About a year and a half ago I was in a very stressed out place in my life. It seemed that I was in a relationship that was entirely too difficult for me, but I was torn because I felt very strongly that there was a higher purpose for the relationship. When the two of us met it felt as if I had run into a friend that I hadn't seen in a long time. The two of us seemed instantaneously to fall head over heels, but because of the geographical distance and insecurity on both sides we had both become somewhat reticent. Still, I felt the Universe had brought this person into my life for a reason beyond happenstance or temporary relations. Some of this could be considered wishful thinking, but most of it was an inner knowing that was more or less relentless. There were plenty of easier, less stressful relationships out there for me to pursue, but I couldn't shake the sense of a deeper, more substantial connection that was being tested by the distance between us.
At this point, I had a dream that was incredibly simple and unremarkable but it stuck with me. In the dream I was staring at a blank white screen that seemed to be illuminated from behind or within. It was like staring into nothing but white sky, and it remained this way for a couple of minutes until I felt compelled to ask questions - both concerning the relationship I was in at the time. I asked my questions (this occurred telepathically; as far as I know I didn't actually speak in my sleep) and, to my absolute shock, I heard a very clear, loud voice answering each question as I posed it. They weren't long, drawn out answers. For each question the answer was simply "Yes", but the nature of the questions didn't require anymore than that.

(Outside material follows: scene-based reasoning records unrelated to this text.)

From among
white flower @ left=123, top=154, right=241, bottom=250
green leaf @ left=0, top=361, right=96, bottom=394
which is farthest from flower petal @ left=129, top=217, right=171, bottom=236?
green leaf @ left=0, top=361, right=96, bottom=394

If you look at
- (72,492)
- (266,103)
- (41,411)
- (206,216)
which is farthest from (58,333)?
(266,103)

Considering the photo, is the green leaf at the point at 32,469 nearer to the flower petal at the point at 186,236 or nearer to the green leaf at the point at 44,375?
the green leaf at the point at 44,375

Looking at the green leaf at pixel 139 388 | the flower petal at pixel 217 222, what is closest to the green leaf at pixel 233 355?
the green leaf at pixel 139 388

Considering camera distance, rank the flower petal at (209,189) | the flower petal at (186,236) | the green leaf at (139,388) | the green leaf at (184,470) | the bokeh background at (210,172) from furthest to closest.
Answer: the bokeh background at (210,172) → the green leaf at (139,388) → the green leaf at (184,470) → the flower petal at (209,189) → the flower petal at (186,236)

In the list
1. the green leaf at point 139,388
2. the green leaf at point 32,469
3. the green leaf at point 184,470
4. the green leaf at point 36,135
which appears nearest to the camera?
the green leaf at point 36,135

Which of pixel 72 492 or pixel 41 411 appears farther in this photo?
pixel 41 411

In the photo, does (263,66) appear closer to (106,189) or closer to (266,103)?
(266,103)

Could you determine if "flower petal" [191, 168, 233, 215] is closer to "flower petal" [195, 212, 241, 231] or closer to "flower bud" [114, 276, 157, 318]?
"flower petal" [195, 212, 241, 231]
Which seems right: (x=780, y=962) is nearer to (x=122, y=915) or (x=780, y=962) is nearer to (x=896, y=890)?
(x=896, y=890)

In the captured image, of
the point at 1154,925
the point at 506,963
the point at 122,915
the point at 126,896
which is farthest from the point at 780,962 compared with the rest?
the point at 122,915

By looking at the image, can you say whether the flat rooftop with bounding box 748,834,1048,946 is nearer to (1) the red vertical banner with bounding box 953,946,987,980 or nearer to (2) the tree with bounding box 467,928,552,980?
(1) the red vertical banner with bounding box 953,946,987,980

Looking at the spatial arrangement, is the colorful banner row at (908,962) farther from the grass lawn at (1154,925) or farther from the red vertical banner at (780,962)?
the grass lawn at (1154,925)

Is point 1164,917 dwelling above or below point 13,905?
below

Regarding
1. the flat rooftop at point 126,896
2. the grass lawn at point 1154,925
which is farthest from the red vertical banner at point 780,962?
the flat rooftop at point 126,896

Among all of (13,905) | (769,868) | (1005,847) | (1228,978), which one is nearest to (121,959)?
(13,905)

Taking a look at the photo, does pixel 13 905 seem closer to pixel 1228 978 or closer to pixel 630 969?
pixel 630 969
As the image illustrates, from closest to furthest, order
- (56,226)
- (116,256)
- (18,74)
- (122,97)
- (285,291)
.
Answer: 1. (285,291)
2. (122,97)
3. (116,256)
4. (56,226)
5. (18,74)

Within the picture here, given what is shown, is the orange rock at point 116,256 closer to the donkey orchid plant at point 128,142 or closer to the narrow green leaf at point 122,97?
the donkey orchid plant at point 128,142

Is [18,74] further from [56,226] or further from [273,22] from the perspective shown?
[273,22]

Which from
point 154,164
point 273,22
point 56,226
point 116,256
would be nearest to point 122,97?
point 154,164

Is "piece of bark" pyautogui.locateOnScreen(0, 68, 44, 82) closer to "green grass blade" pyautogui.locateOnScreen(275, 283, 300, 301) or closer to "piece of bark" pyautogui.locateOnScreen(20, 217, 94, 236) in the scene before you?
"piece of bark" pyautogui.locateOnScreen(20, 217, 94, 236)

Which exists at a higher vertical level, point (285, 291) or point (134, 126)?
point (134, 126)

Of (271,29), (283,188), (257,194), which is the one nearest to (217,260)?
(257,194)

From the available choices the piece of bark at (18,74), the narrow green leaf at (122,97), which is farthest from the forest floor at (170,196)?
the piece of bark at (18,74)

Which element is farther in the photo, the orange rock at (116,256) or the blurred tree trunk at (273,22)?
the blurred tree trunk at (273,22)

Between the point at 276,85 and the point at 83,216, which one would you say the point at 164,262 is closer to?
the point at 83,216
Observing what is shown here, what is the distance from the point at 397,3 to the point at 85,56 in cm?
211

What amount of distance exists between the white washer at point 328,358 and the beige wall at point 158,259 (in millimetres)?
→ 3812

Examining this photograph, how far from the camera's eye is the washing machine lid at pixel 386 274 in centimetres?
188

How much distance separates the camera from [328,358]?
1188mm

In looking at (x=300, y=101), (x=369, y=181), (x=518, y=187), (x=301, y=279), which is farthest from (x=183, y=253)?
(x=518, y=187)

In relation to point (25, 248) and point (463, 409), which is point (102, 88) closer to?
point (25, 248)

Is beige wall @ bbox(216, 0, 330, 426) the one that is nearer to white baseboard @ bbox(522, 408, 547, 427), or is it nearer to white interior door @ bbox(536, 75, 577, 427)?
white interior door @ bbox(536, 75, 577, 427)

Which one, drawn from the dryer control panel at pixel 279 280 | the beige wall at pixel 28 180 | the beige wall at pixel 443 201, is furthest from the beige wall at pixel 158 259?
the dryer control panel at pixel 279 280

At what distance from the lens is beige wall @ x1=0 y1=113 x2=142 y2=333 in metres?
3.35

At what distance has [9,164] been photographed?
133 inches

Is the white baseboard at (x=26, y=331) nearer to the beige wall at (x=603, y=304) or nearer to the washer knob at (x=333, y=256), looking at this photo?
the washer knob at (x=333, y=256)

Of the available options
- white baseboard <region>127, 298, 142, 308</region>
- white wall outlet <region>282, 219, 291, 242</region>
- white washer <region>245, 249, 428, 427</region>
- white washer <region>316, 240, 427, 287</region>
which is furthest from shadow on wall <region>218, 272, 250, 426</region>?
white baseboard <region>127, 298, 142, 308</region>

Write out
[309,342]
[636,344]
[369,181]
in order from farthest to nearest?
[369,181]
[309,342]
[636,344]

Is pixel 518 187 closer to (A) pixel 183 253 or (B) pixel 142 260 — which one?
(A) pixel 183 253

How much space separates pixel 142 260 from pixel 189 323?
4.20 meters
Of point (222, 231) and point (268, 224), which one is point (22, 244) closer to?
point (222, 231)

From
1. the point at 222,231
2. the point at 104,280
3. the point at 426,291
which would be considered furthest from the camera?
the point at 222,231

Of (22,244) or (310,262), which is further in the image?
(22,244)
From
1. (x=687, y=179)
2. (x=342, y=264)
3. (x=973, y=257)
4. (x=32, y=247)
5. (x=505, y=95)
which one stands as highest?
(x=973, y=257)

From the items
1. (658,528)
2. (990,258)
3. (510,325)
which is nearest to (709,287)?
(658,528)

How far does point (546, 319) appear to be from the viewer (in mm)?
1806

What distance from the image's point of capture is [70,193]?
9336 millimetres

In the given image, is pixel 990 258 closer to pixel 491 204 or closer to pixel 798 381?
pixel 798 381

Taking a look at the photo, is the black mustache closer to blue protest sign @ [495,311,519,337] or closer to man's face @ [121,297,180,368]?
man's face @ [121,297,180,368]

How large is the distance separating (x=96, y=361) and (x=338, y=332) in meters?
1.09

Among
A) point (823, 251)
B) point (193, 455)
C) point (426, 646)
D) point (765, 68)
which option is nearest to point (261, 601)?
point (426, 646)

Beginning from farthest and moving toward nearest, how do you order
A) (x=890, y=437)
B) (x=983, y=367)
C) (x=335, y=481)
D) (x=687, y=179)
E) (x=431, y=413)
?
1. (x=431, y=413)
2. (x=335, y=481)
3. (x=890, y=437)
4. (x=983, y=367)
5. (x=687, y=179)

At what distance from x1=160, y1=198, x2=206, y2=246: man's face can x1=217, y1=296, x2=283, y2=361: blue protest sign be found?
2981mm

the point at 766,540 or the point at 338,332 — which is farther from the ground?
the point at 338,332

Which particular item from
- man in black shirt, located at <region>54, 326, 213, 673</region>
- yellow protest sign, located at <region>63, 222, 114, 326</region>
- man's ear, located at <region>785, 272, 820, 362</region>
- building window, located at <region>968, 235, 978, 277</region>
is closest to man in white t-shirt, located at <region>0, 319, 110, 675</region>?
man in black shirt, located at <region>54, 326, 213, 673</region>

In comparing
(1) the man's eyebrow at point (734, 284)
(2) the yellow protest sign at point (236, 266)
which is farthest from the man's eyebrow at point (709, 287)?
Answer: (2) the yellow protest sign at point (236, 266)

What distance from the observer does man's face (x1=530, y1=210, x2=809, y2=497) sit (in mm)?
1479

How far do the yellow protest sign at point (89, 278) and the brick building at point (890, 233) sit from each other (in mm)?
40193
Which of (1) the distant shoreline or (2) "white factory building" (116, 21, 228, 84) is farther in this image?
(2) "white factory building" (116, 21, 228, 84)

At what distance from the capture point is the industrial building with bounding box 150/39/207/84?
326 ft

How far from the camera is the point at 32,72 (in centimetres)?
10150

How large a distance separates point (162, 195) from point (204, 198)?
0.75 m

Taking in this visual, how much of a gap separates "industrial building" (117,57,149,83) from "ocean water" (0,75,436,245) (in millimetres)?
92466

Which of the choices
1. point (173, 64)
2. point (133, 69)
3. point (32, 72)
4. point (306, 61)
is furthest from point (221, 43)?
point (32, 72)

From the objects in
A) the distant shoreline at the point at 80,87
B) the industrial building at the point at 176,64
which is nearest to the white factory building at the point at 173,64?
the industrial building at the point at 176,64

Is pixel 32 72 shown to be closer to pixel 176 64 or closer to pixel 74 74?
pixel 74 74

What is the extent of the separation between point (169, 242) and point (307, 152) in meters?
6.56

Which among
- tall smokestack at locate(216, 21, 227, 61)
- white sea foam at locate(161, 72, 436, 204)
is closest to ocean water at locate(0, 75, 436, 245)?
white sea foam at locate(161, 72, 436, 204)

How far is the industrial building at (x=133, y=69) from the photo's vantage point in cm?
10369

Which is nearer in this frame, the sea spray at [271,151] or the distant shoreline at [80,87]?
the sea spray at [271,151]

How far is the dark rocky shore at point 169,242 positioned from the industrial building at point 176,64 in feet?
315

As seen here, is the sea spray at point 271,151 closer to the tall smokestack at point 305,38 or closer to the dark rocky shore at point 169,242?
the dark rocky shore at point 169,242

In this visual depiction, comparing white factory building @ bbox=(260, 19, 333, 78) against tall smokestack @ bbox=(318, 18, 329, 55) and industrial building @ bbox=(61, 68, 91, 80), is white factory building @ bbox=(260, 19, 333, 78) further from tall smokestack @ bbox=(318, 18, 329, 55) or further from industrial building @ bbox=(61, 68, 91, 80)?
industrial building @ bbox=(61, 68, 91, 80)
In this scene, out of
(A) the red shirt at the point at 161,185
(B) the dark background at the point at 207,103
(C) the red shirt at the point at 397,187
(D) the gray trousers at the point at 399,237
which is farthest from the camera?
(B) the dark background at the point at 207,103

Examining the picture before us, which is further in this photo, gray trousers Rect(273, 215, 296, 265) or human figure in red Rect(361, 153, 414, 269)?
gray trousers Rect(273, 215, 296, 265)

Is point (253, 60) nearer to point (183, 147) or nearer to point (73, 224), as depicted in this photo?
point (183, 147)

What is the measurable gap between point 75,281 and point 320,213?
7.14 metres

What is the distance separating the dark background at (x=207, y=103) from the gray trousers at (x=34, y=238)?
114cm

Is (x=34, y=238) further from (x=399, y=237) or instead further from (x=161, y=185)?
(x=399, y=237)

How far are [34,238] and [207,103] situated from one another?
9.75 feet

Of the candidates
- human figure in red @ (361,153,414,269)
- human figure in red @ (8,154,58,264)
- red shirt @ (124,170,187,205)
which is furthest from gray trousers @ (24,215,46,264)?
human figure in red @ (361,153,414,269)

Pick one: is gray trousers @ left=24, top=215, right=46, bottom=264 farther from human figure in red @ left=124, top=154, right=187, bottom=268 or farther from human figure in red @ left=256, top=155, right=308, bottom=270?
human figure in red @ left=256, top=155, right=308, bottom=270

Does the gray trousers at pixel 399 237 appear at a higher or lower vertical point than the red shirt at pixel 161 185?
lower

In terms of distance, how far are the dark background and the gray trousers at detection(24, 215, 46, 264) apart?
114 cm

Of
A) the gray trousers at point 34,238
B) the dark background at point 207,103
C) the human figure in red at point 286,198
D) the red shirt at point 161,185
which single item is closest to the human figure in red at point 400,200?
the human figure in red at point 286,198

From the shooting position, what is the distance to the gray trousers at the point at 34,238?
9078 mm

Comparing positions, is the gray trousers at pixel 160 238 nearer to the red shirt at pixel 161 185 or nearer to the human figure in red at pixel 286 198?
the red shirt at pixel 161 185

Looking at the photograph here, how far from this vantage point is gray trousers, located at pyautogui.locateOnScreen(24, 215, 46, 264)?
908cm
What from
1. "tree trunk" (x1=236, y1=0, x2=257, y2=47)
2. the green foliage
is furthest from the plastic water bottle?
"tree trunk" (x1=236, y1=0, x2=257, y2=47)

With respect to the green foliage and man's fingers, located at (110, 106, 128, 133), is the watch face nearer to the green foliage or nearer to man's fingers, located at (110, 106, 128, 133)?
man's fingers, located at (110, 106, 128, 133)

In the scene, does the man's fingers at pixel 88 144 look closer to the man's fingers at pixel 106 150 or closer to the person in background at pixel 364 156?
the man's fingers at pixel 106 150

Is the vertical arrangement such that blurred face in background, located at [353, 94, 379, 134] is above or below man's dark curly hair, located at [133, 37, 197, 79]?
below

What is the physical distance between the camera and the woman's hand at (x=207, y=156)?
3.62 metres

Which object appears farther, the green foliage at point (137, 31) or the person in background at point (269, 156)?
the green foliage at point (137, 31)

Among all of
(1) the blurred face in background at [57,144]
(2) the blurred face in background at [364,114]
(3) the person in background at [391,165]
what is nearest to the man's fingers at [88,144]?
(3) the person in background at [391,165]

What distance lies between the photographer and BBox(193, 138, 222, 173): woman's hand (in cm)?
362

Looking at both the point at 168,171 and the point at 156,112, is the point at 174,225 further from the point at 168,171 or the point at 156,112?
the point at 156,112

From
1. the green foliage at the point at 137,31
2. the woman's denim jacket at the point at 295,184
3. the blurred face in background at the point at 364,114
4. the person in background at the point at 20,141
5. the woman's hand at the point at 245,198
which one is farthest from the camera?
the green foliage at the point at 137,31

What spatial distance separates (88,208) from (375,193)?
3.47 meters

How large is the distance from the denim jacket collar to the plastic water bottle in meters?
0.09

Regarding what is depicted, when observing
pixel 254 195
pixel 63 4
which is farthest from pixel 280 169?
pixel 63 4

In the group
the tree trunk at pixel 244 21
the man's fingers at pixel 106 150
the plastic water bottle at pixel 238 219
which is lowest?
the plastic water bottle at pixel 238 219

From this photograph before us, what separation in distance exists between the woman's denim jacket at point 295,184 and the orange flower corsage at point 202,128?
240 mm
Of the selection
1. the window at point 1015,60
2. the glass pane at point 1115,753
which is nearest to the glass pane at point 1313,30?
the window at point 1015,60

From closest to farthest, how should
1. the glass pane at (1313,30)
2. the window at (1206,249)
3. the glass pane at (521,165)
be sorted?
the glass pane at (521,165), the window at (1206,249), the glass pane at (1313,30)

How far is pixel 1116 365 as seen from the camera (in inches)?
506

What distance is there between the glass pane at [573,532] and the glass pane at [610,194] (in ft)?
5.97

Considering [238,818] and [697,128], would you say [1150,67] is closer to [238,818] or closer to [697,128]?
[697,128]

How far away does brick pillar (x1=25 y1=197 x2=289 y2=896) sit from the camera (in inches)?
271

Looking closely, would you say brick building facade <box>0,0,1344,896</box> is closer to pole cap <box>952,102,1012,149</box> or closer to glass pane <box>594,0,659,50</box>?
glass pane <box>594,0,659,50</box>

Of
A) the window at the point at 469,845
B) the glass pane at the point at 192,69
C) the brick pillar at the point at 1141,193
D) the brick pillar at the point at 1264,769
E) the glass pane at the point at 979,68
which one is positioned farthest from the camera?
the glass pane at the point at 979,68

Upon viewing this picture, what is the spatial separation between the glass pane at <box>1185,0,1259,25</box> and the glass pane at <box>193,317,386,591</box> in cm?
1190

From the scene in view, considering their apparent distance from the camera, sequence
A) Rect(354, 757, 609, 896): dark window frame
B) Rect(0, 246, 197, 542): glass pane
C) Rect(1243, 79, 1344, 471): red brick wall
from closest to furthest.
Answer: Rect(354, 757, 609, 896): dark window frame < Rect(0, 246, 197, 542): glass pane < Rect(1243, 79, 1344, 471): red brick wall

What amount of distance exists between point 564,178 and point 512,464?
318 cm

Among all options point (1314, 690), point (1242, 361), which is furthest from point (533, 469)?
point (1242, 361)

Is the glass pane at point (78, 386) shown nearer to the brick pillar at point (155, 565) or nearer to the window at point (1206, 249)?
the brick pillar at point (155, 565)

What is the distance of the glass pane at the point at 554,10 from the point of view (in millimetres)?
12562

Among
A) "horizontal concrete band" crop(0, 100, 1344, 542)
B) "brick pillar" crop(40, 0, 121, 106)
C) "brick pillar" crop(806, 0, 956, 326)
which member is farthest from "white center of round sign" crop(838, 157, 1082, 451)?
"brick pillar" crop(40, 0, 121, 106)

At first I didn't think much of the dream. The relationship seemed to fizzle out because of the distance, and because this directly conflicted with the answers I received in my dream I disregarded the experience entirely. But I always continued to feel a connection with this person and in the year that passed we both attempted to date quite a number of people, both separated by a five hour drive, and neither of us could stop thinking about the other. Very recently we've found one another again and have decided to attempt this once more, and I find myself reflecting on the answers I received in the dream with a new interest. It appears after all this time that the answers received in the dream may actually have been true as the situation I was inquiring about seems to keep coming back into the picture.
On a side note, I have had other strange dreams that have proven to be prophetic when it counts. I work in hospitality and I dreamt one night that one of our guests had died. I had no idea who the guest was. The dream consisted of me standing in the lobby of the hotel with a man dressed in a clown suit. The dream seemed to happen in frames because in the next frame there was a pool of blood on the floor in front of him. In the last frame he was laying on the floor where the blood had been. I knew that he had died. The following night when I went in to work I saw a handful of emergency vehicles idling outside the front entrance of the hotel, and when I went inside I was told that a gentleman who had arrived that afternoon had just had a coronary event in his room. As they rushed him out of the hotel it was clear the man had died, they were simply going through the motions until they could get him to the hospital. I didn't know the accuracy of the clown imagery until I heard friends of the gentleman who were also at the hotel talking about his fun, carefree attitude, always wishing to create a smile on the faces of the people he met.
So, obviously, two different extremes - one happy and one altogether disturbing (for me). I have had other dreams, but these two are the ones that particularly haunt me. I've had other experiences, in waking life, that are hard to explain. I'm interested in knowing ways to access this type of information intentionally instead of having to wait until my guides or the Universe determine I need to hear what they are trying to say.